**TASK BRIEF:** The required answer is each line in the entries below where "distinguishing" occurs.
SUPPLIED RECORDS below:
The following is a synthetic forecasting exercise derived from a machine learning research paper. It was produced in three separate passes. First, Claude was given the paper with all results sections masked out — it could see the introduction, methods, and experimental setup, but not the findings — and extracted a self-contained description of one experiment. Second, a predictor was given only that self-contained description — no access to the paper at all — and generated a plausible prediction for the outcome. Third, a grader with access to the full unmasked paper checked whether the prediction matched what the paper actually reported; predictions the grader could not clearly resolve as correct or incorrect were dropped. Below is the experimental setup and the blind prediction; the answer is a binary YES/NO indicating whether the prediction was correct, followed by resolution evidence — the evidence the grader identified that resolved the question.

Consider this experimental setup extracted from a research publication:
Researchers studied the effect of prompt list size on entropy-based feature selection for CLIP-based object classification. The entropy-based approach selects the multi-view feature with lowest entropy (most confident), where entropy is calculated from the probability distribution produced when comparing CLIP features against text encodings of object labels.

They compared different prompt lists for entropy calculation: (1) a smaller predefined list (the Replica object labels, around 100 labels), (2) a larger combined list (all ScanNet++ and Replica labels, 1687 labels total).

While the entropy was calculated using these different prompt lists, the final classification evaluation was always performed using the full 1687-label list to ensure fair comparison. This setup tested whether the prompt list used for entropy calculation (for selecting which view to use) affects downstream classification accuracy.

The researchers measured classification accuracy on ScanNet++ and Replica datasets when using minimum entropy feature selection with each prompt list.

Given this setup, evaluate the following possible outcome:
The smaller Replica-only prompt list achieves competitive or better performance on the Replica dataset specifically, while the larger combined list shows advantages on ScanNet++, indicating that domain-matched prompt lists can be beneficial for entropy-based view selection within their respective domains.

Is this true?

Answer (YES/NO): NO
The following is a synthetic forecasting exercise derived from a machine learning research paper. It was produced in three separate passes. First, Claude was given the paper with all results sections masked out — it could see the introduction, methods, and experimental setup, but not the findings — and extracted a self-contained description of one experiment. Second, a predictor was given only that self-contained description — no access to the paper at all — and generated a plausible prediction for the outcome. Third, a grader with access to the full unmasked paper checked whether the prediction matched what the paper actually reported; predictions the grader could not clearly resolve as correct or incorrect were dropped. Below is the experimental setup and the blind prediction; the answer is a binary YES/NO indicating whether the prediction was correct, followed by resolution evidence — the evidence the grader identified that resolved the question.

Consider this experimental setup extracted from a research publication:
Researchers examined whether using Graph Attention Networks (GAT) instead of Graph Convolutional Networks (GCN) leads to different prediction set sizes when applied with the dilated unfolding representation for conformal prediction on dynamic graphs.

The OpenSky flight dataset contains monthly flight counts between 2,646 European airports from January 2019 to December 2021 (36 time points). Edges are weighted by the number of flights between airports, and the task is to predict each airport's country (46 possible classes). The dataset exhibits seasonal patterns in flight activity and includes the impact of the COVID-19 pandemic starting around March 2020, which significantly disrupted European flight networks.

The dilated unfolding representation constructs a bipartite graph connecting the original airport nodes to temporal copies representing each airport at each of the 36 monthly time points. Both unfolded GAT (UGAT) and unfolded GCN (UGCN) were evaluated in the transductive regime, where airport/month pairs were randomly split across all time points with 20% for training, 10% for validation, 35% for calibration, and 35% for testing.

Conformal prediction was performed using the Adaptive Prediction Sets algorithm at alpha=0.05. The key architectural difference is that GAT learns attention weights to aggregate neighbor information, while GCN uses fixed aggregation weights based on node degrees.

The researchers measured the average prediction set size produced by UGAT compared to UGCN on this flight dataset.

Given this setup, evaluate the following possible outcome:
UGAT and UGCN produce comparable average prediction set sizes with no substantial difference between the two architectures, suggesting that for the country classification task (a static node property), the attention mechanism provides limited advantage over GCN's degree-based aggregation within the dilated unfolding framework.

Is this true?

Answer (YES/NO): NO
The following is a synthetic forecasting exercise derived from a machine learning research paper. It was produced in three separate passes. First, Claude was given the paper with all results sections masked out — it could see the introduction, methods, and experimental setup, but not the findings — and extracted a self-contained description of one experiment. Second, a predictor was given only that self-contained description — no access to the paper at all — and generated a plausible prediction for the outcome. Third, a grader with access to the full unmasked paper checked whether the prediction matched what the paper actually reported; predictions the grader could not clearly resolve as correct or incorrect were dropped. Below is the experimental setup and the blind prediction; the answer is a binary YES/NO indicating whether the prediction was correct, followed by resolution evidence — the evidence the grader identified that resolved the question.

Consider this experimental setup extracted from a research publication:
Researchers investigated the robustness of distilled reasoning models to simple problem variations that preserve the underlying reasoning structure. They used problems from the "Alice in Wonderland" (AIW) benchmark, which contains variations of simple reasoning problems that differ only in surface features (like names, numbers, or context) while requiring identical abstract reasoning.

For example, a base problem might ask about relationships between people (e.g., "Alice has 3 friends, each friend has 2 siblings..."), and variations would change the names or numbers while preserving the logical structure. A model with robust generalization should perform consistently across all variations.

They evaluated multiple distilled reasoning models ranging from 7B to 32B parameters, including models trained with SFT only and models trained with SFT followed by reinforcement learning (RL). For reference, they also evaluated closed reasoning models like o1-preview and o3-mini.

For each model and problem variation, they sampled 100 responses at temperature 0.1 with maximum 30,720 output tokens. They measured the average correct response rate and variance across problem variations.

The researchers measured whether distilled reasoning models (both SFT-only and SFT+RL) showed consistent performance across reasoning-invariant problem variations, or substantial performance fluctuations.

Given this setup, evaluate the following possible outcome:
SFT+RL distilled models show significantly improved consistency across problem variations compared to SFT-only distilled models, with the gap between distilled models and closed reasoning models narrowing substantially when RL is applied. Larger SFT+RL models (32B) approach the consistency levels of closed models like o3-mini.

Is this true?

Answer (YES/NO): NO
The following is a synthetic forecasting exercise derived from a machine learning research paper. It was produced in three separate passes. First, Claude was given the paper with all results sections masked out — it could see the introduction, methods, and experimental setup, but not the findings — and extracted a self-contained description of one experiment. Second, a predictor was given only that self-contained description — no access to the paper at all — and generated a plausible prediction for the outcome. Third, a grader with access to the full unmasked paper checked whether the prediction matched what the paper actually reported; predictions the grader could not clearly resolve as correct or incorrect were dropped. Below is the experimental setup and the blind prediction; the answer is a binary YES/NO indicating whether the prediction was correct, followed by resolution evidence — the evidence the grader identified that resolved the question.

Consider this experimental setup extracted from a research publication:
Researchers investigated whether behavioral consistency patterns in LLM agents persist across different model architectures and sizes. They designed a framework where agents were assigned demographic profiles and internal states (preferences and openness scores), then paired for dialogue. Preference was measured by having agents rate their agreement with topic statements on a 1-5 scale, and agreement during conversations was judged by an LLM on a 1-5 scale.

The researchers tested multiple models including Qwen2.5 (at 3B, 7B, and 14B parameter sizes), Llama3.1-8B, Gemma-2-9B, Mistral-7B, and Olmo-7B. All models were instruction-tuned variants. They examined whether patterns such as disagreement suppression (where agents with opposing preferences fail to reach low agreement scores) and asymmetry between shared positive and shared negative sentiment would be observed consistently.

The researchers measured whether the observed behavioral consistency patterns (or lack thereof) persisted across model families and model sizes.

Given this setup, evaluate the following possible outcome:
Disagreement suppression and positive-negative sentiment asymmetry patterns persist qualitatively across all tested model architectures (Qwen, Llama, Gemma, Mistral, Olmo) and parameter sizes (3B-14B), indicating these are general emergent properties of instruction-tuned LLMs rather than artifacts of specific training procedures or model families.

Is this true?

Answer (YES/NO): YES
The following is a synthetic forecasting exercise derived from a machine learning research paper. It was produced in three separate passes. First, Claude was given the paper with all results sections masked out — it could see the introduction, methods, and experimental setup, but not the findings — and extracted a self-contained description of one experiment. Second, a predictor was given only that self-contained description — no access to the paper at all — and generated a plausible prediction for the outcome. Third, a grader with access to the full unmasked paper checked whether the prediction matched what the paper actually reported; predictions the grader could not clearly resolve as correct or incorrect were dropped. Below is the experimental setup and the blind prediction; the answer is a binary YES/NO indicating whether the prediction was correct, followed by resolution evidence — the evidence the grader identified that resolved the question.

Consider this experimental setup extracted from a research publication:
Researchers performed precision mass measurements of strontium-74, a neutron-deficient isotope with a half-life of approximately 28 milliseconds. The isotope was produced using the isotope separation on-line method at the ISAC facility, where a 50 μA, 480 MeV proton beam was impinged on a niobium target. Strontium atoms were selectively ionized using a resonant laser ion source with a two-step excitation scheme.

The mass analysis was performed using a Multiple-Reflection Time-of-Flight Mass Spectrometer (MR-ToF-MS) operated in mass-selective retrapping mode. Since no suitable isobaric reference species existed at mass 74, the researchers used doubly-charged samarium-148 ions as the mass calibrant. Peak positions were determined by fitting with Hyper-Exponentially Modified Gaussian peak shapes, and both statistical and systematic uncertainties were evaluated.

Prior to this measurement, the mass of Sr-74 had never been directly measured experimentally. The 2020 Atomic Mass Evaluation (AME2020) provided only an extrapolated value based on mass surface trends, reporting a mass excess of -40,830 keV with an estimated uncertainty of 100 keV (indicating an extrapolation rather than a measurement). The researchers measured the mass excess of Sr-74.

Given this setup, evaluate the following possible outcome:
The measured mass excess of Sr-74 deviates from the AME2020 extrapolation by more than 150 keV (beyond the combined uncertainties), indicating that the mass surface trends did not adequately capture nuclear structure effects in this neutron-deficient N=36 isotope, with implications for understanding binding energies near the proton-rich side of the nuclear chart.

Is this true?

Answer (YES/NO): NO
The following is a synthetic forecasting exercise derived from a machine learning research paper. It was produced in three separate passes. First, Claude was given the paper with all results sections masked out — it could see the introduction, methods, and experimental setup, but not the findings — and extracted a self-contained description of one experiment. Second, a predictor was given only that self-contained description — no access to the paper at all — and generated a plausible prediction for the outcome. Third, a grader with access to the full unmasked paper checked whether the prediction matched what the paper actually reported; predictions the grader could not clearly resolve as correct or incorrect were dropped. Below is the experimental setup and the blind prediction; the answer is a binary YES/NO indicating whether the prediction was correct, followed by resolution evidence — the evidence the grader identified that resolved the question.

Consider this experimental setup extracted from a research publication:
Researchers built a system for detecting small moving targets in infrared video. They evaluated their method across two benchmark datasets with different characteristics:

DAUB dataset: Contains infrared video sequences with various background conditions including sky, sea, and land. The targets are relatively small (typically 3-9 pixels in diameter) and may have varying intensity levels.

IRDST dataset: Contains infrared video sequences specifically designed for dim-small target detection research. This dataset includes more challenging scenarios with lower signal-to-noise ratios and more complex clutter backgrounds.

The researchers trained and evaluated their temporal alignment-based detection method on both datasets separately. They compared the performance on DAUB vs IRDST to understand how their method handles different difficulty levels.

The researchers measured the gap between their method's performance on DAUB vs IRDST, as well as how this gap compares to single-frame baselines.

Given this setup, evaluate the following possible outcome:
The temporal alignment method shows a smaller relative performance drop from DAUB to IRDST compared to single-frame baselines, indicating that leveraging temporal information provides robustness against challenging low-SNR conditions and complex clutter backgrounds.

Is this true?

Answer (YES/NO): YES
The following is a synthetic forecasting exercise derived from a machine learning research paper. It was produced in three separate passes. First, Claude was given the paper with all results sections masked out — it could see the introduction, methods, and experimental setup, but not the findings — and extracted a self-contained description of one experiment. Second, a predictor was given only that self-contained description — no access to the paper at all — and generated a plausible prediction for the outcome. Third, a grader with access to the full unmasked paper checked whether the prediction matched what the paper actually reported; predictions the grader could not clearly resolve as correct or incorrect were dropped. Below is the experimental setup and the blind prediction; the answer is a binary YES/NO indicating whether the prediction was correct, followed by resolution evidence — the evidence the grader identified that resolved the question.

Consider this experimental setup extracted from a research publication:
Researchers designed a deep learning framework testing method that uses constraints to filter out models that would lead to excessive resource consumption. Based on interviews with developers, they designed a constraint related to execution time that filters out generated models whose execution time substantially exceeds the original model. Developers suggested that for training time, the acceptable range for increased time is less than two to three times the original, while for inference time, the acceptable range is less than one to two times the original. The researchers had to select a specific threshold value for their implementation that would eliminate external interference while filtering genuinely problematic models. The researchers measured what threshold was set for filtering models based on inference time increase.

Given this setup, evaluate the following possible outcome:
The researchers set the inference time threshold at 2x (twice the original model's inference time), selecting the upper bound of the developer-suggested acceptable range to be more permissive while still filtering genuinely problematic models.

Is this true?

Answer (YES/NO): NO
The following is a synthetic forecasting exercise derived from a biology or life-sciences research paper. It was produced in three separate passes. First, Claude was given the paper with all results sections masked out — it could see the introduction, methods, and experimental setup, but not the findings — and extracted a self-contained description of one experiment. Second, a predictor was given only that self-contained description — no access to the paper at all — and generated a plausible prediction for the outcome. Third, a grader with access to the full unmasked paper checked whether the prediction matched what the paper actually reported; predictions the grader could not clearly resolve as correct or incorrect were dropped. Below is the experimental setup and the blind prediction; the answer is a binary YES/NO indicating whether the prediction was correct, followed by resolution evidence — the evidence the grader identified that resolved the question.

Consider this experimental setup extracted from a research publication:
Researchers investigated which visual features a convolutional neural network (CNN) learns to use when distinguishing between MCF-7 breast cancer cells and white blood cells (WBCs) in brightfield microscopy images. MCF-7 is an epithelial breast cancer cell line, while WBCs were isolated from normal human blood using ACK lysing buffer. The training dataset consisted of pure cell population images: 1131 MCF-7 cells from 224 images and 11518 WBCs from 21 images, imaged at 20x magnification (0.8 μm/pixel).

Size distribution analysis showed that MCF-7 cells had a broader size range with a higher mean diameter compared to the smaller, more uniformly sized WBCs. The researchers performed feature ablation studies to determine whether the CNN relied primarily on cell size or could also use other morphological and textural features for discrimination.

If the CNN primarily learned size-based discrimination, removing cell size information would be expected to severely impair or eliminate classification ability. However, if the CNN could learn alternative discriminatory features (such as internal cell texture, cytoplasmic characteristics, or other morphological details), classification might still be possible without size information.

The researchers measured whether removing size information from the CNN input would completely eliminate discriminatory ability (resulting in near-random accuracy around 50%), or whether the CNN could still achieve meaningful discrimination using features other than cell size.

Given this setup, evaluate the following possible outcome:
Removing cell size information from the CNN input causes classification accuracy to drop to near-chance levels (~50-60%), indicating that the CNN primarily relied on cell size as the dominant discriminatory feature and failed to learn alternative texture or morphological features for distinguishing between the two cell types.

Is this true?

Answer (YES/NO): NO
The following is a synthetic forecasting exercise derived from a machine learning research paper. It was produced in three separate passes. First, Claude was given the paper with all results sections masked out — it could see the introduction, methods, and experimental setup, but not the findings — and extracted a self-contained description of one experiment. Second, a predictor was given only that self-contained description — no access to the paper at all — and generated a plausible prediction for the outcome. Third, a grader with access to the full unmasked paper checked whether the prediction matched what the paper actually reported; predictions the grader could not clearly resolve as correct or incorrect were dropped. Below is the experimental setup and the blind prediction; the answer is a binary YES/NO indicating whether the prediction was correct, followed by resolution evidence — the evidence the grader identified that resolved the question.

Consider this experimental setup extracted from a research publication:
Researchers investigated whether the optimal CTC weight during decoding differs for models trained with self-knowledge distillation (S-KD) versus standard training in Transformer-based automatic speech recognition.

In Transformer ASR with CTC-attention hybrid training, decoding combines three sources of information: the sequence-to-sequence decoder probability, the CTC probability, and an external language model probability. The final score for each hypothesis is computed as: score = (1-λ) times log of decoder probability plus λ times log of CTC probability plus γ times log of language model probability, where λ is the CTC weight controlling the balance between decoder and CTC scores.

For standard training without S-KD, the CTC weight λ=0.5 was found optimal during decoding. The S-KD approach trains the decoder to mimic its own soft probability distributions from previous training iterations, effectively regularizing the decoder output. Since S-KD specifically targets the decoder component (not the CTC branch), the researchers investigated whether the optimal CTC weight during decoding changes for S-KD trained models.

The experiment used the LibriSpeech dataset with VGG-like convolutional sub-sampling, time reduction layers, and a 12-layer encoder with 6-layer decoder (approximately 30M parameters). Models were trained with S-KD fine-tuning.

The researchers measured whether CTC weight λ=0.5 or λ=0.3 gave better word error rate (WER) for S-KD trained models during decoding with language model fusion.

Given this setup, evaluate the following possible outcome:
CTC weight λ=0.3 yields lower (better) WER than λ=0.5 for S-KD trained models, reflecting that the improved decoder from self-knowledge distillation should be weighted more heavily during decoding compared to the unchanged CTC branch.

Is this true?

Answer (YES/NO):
End of SUPPLIED RECORDS.
**ANSWER FOR THE TASK:**
Researchers investigated which visual features a convolutional neural network (CNN) learns to use when distinguishing between MCF-7 breast cancer cells and white blood cells (WBCs) in brightfield microscopy images. MCF-7 is an epithelial breast cancer cell line, while WBCs were isolated from normal human blood using ACK lysing buffer. The training dataset consisted of pure cell population images: 1131 MCF-7 cells from 224 images and 11518 WBCs from 21 images, imaged at 20x magnification (0.8 μm/pixel).
Removing cell size information from the CNN input causes classification accuracy to drop to near-chance levels (~50-60%), indicating that the CNN primarily relied on cell size as the dominant discriminatory feature and failed to learn alternative texture or morphological features for distinguishing between the two cell types.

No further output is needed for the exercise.